──────── Supplied records

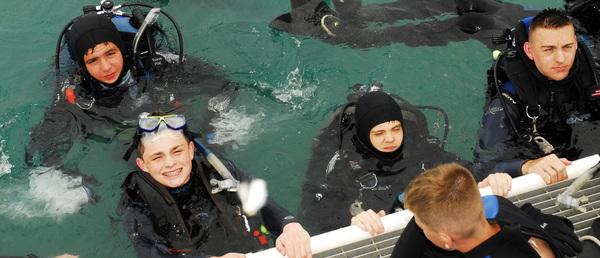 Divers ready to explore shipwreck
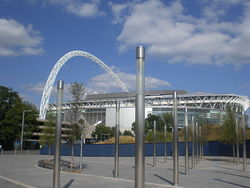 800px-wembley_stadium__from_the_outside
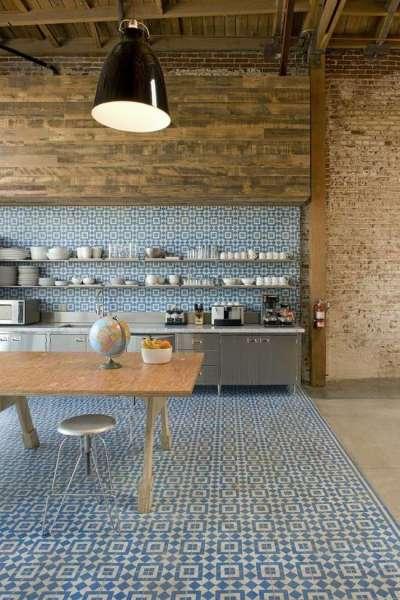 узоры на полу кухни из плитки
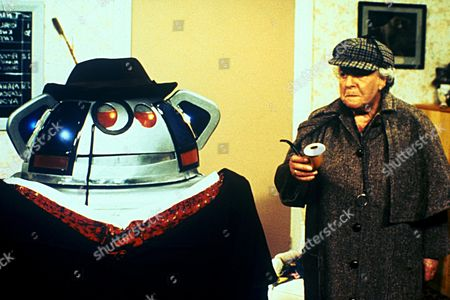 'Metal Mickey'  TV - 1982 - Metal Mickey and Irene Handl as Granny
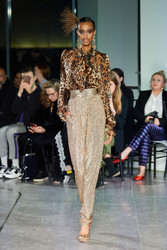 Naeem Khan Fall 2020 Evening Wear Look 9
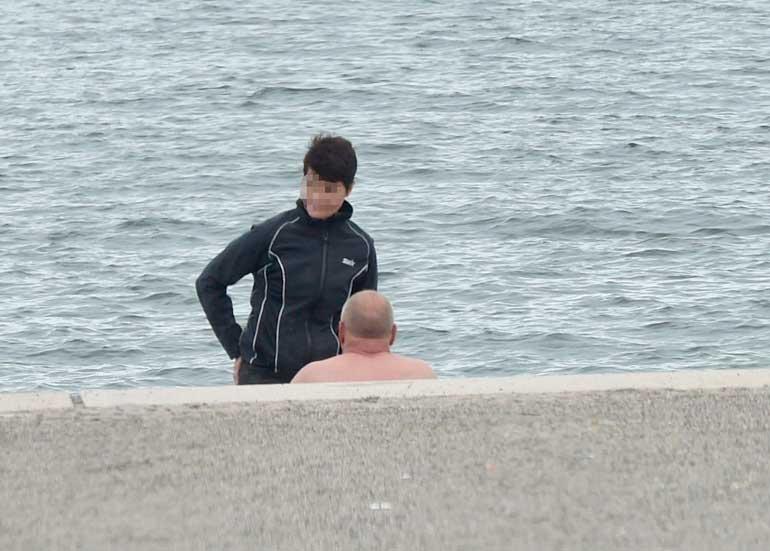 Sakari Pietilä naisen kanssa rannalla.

────────────────
──────── Supplied records

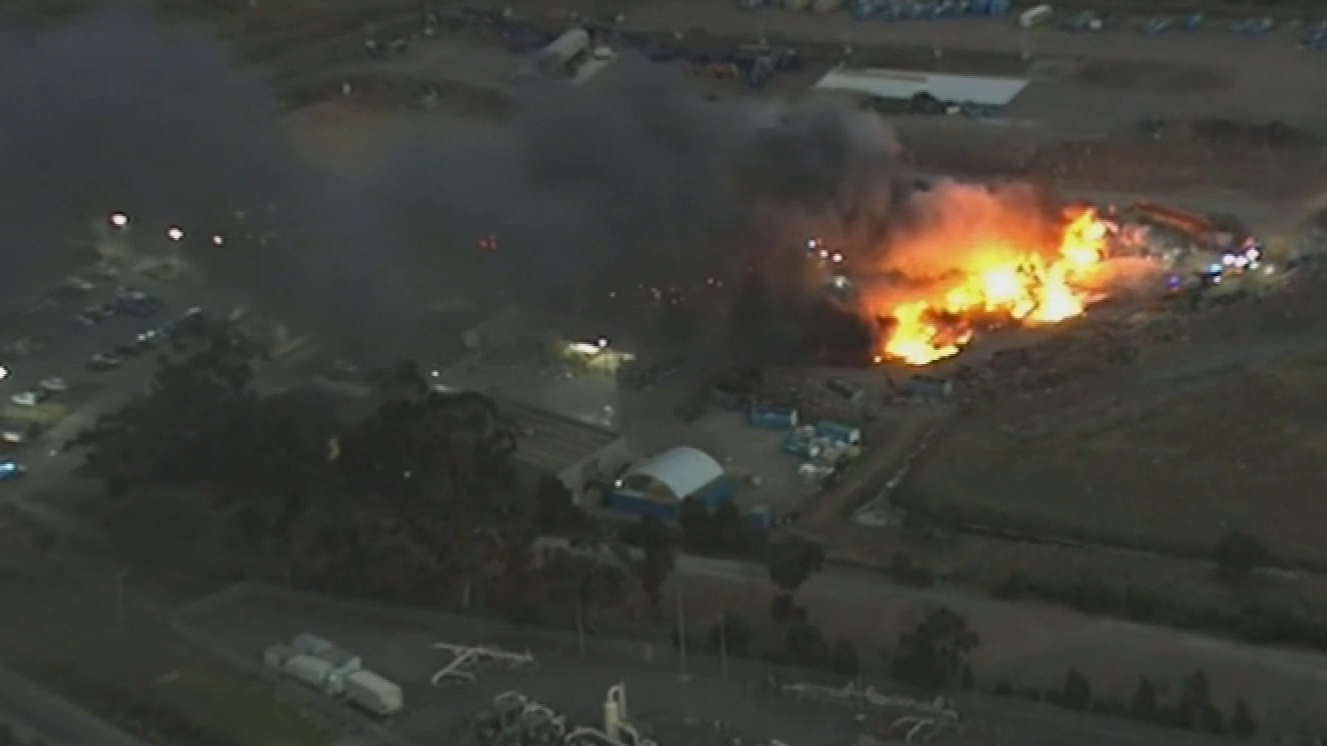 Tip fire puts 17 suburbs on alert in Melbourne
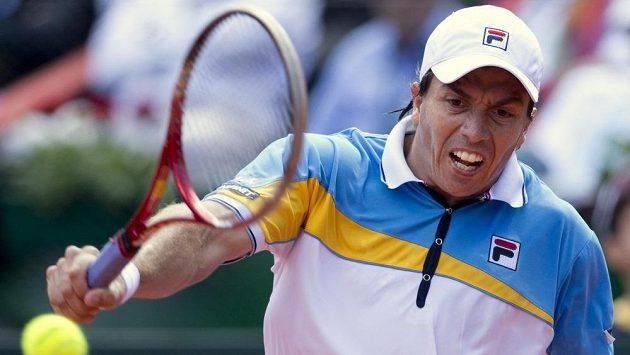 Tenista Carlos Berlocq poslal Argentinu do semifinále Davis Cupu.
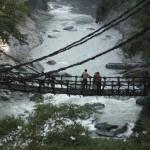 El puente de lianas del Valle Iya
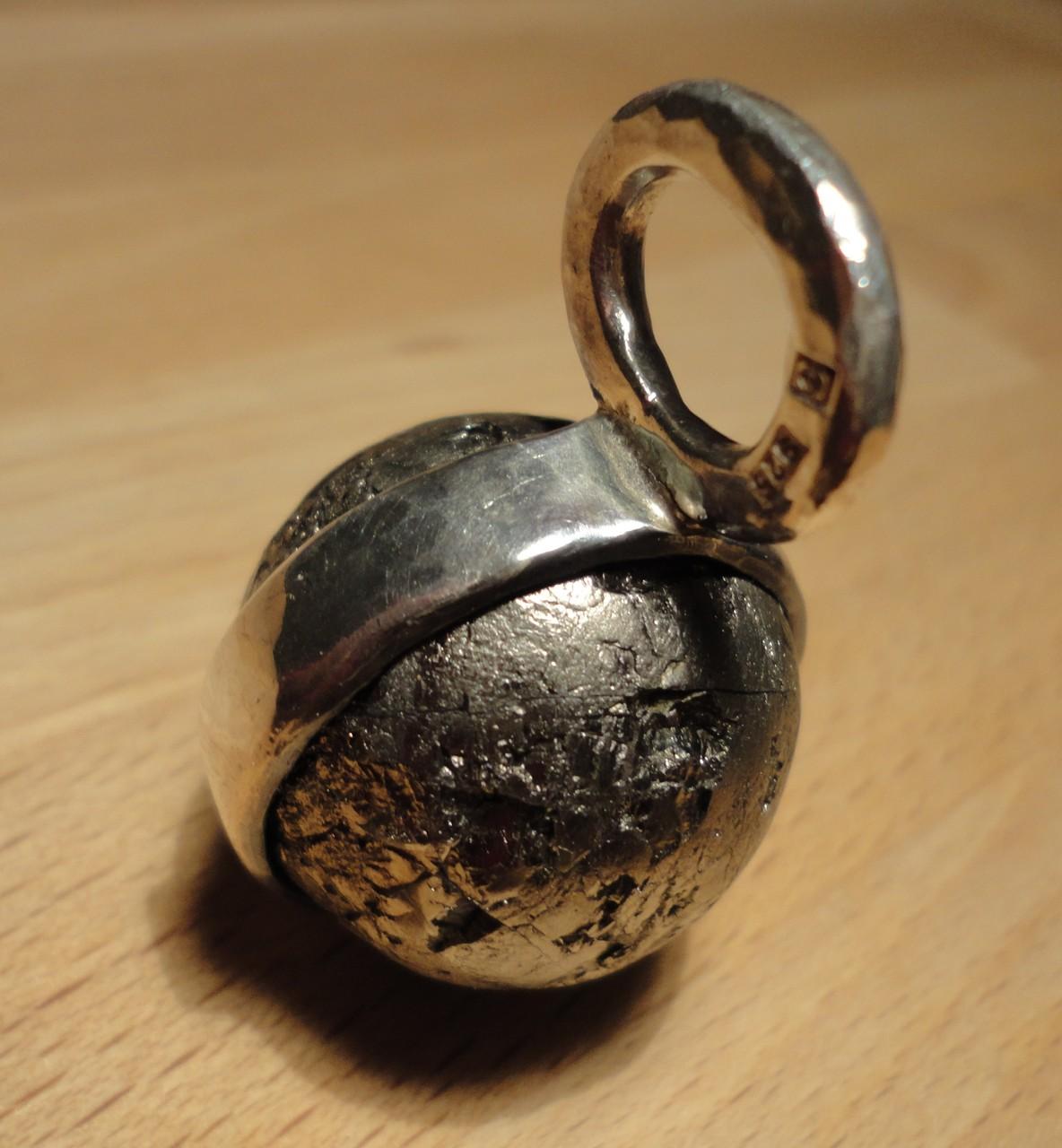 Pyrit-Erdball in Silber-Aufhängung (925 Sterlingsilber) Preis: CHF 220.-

────────────────

**Your task**
A clean copy is needed of the lines above from the one with "Divers ready to explore shipwreck" up to and including the one with "Sakari Pietilä naisen kanssa rannalla.". Please set it down exactly, with no pictures.

**Reply to the exercise**
 Divers ready to explore shipwreck
 800px-wembley_stadium__from_the_outside
 узоры на полу кухни из плитки
 'Metal Mickey'  TV - 1982 - Metal Mickey and Irene Handl as Granny
 Naeem Khan Fall 2020 Evening Wear Look 9
 Sakari Pietilä naisen kanssa rannalla.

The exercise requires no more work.